Bloody Start To Iraq Campaigning
Gunmen shot dead an Iraqi official as he was heading to work in Baghdad, as Iraq's election campaign kicked off.
Eight bodyguards of Qassim Mehawi, deputy head of the Communications Ministry, were also injured in the attack and were taken to the hospital, police officials said.
Government officials are frequent targets of the insurgents, who accuse them of collaborating with the Americans.
In other developments:
Wednesday marked the launch of the campaign for a Jan. 30 vote for a 275-member National Assembly. The start of election campaigning was subdued due to security fears.

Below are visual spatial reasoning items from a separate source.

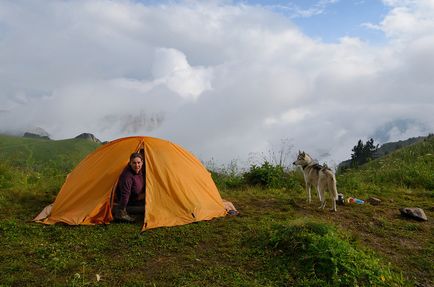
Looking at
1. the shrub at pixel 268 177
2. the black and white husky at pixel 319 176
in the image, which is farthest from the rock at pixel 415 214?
the shrub at pixel 268 177

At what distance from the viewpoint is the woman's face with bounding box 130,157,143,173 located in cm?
800

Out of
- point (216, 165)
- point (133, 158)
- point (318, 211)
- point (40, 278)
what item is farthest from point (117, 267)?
point (216, 165)

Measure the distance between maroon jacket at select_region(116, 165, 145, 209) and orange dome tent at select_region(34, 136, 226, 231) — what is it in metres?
0.20

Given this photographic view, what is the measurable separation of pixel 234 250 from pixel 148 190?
2470 mm

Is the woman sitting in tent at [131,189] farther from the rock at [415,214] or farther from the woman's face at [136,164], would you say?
the rock at [415,214]

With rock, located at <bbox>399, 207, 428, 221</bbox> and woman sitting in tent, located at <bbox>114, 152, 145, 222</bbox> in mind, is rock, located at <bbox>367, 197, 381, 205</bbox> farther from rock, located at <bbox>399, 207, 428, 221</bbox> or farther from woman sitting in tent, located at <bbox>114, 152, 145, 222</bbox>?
woman sitting in tent, located at <bbox>114, 152, 145, 222</bbox>

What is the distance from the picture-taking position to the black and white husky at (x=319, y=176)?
846 cm

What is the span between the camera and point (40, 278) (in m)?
5.22

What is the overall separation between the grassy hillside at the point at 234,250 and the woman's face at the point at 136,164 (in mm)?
1211

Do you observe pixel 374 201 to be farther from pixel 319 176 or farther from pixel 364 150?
pixel 364 150

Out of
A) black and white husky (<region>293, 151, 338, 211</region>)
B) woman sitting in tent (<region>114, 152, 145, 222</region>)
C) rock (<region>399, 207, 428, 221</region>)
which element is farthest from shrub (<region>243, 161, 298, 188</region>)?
woman sitting in tent (<region>114, 152, 145, 222</region>)

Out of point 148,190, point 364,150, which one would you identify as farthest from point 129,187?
point 364,150

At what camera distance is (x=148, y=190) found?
7.92m

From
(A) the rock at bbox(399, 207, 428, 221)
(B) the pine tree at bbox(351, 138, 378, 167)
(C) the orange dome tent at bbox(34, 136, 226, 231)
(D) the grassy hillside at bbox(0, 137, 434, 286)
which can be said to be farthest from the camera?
(B) the pine tree at bbox(351, 138, 378, 167)
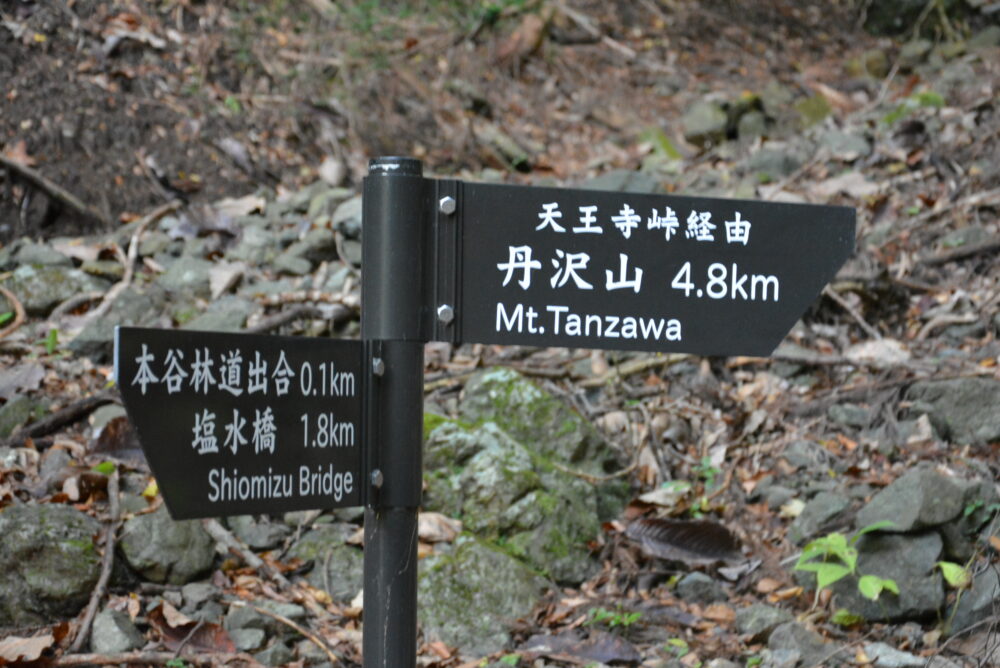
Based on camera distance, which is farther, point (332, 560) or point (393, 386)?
point (332, 560)

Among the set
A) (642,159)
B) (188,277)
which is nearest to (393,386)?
(188,277)

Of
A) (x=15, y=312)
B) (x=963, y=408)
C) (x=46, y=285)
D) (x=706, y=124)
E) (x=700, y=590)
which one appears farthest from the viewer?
(x=706, y=124)

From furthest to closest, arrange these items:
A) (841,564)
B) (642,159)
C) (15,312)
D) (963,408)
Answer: (642,159)
(15,312)
(963,408)
(841,564)

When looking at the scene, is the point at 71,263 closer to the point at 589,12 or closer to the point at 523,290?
the point at 523,290

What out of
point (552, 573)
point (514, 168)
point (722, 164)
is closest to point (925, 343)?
point (552, 573)

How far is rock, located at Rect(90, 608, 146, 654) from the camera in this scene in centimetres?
313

In the northern city of Kirkuk, several thousand Arab residents rallied Thursday in front of the governor's office to demand that the elections be postponed.
The protesters said they were worried that a campaign to return displaced Kurds to the city, where Saddam Hussein's regime drove out many Kurds and replaced them with Arabs from other areas, would alter Kirkuk's ethnic mix.
On the final day of candidate registration on Wednesday, interim Prime Minister Ayad Allawi, a secular Shiite and Washington favorite, announced his 240-member list of candidates, pitting him against the slate embraced by Iraq's most influential Shiite cleric, Grand Ayatollah Ali al-Sistani. About 90 parties and political movements have applied to be represented on ballots.
Heading the al-Sistani-backed United Iraqi Alliance list is Abdel-Aziz al-Hakim, leader of the pro-Iranian Supreme Council for the Islamic Revolution and chief of its armed wing, the Iran-based Badr Brigade, during Saddam's rule.
With the threatened Sunni boycott, the lists submitted make Allawi and al-Hakim the leading contenders to take top jobs in Iraq's next government.
In the election, each faction will win a number of seats in the assembly proportional to the percentage of votes it gets nationwide — meaning the highest-listed candidates on each roster are most likely to be elected. The groups ending up strongest in the assembly will be in a powerful position — the body will elect a president and two deputies, who will nominate the prime minister. The assembly will also draw up a new constitution.
Shiites make up 60 percent of Iraq's 26 million population and are expected to dominate the polls.